*Trecho para leitura*
_ _ _ _

O culto à padronização corporal no Brasil
Enviada em 07/05/2023
A teoria dos sociólogos alemães Theodor Adorno e Max Horkheimer sobre a manipulação das massas, que eram comuns em fábricas e indústrias e que começou a ser adaptada na produção artística, gerando assim o pensamento da indústria cultural. Diante de tal contexto, urge comentar que a padronização corporal pela mídia gera problemas como a saúde mental e física dos indivíduos pela busca do “corpo perfeito”, tal problema que necessita de resolução.
Sob tal ótica, é imperioso ressaltar que há uma busca pelos padrões corporais impostos pela indústria, quando é corpo cheio de cirurgias plásticas é sinônimo de beleza e a definição de músculos tanto feminina quanto masculina também são sinônimos do mesmo. Ademais, com a imposição de tal padrão, é válido citar o Mito de Narciso, da mitologia grega, no qual Narciso era tão vaidoso que se olhava na reflexão das águas do lago até que morrera por tal fato. Portanto, leva-se em conta que o excesso de vaidade pode ser prejudicial.
Bem como, é inegável recordar que para se ter uma boa saúde física é necessário ter também uma boa saúde mental. Ainda por cima, pode-se comentar uma citação da Sátira X do poeta romano Juvenal que diz “Corpo são, mente sã”, destacando a importância da correlação entre corpo e mente, que para se ter uma boa condição física, é mister ter um boa saúde mental.
Diante de tais fatos, é vísivel que há uma necessidade de uma intervenção na maneira em que a mídia, órgão de alta influência social, expõe um padrão diariamente para a civilização. Outrossim, a inclusão de pessoas que não tenham um “corpo perfeito” para mostrar que o problema não está em seu corpo, e sim no que é transmitido. Além disso, tais mudanças devem ocorrer por intermédio de propagandas públicas nos intervalos comerciais e também em programas que impõem tal padrão social com a finalidade de acabar com a padronização corporal no Brasil.

_ _ _ _

*Dados fornecidos*

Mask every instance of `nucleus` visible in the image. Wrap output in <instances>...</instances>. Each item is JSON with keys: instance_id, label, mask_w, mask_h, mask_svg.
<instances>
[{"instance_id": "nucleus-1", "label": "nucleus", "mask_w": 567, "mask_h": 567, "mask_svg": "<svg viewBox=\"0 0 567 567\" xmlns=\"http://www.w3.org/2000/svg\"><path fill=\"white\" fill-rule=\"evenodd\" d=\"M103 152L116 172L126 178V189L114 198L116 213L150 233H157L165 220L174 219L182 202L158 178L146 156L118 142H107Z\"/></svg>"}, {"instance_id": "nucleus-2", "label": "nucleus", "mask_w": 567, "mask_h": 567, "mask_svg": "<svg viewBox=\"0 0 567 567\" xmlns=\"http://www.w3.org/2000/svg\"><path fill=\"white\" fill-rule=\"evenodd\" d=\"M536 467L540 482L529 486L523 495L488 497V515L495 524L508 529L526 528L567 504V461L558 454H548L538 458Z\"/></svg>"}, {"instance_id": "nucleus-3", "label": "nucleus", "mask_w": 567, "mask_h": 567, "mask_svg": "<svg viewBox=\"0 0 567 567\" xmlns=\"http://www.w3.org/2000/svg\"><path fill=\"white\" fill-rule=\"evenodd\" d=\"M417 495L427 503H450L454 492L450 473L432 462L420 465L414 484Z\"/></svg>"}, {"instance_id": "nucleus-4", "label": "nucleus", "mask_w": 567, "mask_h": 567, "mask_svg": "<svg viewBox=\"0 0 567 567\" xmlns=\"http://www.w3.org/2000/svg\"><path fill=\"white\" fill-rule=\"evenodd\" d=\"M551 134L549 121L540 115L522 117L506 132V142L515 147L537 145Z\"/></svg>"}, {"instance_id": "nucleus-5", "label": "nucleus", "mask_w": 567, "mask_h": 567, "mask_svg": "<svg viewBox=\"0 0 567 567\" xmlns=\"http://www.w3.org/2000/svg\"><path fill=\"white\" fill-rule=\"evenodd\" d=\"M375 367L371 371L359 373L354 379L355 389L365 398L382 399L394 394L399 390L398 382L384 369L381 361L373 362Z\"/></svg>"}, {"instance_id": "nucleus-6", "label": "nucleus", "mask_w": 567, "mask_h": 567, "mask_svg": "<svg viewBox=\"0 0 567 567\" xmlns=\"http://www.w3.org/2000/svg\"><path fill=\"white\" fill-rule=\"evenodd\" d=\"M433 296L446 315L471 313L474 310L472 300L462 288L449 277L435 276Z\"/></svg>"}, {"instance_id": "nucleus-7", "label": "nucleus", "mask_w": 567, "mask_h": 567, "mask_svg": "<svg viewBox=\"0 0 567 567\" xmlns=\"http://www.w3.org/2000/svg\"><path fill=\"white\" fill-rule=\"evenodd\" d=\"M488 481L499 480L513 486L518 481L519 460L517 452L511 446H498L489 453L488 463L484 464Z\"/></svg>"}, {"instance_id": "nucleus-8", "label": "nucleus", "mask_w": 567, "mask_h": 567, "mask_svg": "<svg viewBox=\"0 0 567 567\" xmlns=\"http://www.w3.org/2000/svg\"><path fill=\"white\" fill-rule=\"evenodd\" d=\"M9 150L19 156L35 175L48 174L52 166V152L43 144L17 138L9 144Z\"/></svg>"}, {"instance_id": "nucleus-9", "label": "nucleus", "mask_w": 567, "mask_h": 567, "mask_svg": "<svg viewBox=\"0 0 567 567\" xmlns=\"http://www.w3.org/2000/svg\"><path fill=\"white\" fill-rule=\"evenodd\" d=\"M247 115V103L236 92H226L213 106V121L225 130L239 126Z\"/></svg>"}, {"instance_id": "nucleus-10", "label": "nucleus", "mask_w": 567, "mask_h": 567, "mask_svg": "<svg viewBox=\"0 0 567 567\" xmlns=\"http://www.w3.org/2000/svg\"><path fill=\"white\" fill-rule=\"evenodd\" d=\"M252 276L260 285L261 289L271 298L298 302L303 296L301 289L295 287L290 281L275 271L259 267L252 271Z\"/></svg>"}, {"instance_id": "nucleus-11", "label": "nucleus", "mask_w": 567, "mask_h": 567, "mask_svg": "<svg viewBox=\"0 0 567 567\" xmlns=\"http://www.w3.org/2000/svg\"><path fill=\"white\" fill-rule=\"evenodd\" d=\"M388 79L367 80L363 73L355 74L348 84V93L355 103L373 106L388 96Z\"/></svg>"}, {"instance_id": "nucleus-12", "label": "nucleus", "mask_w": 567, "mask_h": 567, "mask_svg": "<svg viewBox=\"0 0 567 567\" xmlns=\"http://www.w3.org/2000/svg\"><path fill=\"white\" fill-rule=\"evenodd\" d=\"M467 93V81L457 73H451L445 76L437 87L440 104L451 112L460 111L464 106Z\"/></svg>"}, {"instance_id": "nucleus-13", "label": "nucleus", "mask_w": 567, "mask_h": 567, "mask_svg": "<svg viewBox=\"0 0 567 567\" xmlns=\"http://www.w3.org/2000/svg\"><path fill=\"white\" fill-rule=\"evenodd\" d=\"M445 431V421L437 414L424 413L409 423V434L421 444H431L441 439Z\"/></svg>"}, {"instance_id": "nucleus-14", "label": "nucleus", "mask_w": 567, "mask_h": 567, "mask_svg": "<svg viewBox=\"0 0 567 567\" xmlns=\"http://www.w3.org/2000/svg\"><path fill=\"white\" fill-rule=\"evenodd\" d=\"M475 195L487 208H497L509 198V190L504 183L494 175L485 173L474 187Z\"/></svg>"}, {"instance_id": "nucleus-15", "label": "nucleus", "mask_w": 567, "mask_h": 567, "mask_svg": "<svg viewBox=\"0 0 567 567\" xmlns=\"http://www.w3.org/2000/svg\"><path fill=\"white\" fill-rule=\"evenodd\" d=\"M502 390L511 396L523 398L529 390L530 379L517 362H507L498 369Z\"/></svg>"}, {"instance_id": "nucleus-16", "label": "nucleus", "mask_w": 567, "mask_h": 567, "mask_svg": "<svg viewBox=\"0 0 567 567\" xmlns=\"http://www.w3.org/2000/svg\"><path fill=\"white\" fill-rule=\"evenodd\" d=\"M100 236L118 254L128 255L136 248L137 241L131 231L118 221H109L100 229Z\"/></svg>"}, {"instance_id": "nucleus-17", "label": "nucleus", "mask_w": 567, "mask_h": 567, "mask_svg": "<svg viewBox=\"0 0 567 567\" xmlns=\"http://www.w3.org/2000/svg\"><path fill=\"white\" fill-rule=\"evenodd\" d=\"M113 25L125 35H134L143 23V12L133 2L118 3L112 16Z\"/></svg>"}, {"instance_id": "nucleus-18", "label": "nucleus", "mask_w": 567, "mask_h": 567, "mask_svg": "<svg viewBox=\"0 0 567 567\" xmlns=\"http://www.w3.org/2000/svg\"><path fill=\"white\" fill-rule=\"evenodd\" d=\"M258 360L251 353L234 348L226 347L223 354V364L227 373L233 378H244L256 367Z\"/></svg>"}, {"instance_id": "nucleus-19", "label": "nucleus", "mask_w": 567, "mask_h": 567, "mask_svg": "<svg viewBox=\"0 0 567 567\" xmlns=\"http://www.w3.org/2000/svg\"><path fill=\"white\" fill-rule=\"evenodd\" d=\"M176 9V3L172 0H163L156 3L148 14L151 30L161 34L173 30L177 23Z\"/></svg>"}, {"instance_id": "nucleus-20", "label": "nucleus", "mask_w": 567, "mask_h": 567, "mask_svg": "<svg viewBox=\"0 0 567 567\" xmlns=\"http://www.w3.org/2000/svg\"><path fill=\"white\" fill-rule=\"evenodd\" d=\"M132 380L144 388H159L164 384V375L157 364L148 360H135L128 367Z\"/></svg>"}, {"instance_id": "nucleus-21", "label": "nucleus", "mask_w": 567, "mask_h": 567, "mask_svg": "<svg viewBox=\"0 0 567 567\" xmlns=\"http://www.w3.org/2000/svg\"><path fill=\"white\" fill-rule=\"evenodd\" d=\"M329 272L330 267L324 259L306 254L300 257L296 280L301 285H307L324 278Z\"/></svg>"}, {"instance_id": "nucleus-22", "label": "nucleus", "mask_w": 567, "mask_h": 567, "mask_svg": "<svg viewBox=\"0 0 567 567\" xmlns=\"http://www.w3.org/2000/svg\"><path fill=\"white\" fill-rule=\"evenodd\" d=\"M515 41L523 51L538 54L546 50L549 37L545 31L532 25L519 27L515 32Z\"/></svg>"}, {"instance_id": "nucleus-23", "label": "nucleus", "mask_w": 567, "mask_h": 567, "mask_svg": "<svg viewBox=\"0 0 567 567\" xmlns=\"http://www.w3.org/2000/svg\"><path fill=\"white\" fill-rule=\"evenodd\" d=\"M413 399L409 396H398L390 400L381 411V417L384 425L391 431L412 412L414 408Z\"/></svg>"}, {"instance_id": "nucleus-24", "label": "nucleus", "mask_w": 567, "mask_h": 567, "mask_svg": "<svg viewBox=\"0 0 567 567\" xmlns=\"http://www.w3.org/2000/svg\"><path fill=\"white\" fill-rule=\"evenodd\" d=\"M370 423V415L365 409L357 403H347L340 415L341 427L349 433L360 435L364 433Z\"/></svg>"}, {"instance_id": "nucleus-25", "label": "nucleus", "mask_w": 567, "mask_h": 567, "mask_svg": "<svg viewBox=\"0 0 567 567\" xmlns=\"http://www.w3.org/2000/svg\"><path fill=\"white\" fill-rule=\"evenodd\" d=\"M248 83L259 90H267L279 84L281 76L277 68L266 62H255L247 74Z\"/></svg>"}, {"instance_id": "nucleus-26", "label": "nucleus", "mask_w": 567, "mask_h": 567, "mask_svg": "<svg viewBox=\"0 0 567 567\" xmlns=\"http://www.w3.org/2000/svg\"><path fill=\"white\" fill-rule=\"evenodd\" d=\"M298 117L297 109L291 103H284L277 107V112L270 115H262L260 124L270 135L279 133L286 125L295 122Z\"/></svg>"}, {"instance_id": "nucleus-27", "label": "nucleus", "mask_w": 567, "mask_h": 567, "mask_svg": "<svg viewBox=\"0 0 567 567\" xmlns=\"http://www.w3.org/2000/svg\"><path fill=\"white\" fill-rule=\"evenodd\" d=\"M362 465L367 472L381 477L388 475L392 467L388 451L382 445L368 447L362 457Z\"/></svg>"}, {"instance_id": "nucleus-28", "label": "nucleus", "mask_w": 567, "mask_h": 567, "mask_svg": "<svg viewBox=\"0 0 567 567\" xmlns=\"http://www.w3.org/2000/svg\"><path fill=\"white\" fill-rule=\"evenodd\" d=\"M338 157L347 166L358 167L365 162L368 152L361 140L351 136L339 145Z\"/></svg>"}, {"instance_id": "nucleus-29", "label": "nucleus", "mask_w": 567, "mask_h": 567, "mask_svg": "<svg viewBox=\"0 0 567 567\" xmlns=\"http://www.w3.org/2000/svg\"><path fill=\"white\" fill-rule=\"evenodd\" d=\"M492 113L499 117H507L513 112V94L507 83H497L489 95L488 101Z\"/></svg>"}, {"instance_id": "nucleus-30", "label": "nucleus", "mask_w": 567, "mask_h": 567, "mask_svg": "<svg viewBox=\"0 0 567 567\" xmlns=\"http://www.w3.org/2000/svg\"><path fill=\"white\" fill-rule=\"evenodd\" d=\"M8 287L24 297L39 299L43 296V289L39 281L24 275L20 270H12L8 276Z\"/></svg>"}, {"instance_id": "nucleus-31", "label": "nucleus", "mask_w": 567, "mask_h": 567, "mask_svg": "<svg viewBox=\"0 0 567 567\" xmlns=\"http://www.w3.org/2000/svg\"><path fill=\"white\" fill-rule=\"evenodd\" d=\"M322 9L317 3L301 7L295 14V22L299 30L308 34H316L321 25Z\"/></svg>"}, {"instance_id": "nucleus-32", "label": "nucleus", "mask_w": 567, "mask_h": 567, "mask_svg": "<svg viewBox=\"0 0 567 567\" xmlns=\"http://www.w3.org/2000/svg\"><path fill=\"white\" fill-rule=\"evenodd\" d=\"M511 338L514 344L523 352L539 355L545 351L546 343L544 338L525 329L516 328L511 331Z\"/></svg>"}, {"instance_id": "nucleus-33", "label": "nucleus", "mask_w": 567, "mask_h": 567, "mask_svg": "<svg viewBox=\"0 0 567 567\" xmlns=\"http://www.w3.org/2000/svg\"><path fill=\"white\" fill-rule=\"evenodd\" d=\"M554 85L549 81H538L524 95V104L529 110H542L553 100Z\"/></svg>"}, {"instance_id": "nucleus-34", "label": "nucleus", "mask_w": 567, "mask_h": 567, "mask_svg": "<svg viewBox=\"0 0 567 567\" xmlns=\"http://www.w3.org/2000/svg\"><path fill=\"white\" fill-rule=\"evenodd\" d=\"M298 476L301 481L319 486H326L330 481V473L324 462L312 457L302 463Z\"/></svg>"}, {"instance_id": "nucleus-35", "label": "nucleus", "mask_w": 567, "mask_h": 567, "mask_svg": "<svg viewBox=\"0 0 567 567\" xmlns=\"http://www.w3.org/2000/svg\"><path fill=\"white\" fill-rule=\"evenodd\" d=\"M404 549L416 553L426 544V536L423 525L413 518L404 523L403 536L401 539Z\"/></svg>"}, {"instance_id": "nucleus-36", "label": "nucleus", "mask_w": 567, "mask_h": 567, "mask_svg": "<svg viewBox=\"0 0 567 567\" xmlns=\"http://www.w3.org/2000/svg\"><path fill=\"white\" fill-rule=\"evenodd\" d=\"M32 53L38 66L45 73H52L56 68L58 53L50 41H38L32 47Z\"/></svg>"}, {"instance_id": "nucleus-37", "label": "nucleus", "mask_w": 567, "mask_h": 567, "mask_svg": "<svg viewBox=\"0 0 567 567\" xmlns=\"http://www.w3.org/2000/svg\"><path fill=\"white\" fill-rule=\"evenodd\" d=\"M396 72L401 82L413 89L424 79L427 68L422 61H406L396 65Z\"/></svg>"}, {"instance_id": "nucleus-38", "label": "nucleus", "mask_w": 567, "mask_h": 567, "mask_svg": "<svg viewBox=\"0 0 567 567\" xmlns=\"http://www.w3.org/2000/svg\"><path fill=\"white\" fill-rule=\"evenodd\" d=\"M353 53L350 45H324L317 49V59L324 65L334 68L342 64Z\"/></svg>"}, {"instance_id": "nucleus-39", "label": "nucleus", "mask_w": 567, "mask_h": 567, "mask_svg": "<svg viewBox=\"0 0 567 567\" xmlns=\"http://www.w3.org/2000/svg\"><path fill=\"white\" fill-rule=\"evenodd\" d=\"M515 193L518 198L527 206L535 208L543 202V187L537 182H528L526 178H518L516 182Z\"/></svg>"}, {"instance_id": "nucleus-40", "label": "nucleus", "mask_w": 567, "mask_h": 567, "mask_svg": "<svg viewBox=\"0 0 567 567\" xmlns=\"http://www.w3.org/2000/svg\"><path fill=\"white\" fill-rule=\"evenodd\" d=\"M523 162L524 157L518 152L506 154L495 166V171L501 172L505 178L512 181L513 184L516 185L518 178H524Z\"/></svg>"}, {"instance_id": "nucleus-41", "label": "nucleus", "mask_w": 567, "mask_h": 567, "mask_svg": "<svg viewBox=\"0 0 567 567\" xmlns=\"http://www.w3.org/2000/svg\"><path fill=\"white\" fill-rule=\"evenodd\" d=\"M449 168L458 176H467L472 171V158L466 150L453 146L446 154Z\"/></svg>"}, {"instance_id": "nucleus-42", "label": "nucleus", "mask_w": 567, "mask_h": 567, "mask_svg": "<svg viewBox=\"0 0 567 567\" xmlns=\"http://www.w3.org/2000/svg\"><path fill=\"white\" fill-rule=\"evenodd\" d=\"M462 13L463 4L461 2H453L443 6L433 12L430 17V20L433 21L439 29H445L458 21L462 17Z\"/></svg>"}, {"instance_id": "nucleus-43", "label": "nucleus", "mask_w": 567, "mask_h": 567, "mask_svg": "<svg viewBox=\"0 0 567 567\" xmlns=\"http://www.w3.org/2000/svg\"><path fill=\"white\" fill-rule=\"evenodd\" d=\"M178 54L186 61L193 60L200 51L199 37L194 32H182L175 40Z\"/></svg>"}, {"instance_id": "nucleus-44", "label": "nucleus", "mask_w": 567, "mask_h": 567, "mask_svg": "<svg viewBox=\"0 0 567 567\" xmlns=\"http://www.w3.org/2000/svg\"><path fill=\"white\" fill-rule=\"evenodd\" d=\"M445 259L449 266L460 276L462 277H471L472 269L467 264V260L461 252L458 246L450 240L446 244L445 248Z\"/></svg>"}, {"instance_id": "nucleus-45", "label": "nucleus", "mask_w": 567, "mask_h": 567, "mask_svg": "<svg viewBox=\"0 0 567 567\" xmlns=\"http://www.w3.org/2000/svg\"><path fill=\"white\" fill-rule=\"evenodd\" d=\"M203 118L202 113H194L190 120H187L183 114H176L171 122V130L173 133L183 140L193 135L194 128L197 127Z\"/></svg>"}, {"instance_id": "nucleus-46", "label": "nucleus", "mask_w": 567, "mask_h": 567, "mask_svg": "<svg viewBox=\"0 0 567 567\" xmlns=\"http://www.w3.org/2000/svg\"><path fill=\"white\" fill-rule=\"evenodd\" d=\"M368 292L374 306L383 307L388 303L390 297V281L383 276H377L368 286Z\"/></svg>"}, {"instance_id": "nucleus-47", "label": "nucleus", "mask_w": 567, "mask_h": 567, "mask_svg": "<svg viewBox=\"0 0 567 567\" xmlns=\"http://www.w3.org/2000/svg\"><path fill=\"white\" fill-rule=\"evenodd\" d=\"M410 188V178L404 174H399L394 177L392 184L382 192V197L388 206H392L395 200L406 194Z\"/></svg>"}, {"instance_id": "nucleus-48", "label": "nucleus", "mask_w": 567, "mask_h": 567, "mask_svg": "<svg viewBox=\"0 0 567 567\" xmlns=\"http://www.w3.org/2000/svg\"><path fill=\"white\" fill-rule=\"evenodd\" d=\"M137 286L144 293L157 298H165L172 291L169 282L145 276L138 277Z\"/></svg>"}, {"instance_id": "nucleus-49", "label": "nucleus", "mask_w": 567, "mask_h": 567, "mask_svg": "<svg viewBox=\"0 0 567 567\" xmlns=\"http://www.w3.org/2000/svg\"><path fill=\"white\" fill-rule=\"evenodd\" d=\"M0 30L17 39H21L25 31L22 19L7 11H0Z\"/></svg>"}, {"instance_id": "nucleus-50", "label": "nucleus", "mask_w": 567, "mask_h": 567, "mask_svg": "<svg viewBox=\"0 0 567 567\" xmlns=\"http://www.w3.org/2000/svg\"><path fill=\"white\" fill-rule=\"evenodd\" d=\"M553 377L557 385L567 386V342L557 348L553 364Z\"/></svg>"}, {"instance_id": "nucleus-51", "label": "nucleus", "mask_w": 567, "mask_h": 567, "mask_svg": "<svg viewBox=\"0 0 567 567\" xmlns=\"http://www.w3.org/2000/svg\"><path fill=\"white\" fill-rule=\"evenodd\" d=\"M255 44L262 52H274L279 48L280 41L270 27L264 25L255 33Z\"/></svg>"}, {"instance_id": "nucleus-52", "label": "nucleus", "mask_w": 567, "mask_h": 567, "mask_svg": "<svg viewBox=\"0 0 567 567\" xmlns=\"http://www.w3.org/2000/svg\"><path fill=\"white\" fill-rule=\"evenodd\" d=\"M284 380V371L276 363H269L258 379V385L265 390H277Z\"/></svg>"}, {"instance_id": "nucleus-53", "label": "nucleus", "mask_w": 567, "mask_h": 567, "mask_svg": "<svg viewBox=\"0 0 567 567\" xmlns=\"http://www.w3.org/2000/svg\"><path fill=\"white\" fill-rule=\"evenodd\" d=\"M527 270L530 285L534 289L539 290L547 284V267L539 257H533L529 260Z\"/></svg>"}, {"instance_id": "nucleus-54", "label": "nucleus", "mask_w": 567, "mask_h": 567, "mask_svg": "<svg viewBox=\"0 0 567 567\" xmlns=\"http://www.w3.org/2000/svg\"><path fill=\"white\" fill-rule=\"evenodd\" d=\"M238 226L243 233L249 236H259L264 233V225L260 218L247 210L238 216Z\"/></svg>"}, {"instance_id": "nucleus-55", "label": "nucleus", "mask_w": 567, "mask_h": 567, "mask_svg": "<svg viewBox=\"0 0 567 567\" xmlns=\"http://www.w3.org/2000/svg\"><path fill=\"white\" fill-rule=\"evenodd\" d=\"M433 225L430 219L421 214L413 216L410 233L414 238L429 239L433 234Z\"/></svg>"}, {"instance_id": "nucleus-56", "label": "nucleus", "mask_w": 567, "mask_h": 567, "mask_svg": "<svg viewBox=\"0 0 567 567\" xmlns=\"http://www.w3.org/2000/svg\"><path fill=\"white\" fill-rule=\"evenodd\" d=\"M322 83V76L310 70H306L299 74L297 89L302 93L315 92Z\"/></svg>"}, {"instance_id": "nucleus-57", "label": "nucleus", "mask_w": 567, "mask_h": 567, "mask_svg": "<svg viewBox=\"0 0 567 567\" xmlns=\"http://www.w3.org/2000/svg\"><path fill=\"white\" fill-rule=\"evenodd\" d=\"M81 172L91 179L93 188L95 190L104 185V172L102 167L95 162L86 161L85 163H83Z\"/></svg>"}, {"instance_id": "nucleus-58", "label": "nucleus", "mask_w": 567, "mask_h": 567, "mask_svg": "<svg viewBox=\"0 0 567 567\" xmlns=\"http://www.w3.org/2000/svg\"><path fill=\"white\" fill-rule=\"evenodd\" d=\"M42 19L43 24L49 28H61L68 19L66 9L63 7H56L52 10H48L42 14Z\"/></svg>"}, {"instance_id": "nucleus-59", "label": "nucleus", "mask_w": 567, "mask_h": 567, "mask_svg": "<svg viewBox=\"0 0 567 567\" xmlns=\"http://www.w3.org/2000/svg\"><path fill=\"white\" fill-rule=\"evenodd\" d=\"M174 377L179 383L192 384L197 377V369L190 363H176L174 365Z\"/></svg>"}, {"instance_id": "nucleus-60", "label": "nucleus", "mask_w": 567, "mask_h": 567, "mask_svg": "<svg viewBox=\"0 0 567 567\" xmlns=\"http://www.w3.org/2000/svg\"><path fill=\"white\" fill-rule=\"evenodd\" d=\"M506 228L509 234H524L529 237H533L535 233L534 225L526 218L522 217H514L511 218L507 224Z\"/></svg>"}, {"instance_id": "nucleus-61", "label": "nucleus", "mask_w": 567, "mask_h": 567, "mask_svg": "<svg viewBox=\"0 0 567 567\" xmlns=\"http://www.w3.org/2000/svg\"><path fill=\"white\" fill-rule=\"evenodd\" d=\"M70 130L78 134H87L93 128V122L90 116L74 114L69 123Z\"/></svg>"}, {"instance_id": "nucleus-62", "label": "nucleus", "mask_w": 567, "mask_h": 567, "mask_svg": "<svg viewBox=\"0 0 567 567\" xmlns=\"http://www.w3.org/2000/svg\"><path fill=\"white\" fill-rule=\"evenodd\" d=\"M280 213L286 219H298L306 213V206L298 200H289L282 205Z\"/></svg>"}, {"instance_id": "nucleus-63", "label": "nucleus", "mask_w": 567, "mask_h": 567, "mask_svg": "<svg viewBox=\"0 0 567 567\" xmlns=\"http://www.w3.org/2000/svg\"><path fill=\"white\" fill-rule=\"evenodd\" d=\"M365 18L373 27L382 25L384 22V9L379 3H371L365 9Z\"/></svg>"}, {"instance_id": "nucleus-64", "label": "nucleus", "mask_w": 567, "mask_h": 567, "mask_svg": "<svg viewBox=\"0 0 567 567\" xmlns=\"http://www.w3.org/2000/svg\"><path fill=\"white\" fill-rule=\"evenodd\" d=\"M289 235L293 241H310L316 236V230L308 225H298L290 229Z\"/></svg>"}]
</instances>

_ _ _ _

*Tarefas*
a – Por favor, copie do texto sobre padronização corporal tudo o que vai de "Sob tal ótica, é" até "um boa saúde mental.", substituindo "saúde mental" por "saúde emocional".
b – Qual frase do poeta romano Juvenal o texto sobre padronização corporal cita?

*Respostas*
a –
Sob tal ótica, é imperioso ressaltar que há uma busca pelos padrões corporais impostos pela indústria, quando é corpo cheio de cirurgias plásticas é sinônimo de beleza e a definição de músculos tanto feminina quanto masculina também são sinônimos do mesmo. Ademais, com a imposição de tal padrão, é válido citar o Mito de Narciso, da mitologia grega, no qual Narciso era tão vaidoso que se olhava na reflexão das águas do lago até que morrera por tal fato. Portanto, leva-se em conta que o excesso de vaidade pode ser prejudicial.
Bem como, é inegável recordar que para se ter uma boa saúde física é necessário ter também uma boa saúde emocional. Ainda por cima, pode-se comentar uma citação da Sátira X do poeta romano Juvenal que diz “Corpo são, mente sã”, destacando a importância da correlação entre corpo e mente, que para se ter uma boa condição física, é mister ter um boa saúde emocional.

b – “Corpo são, mente sã”, da Sátira X.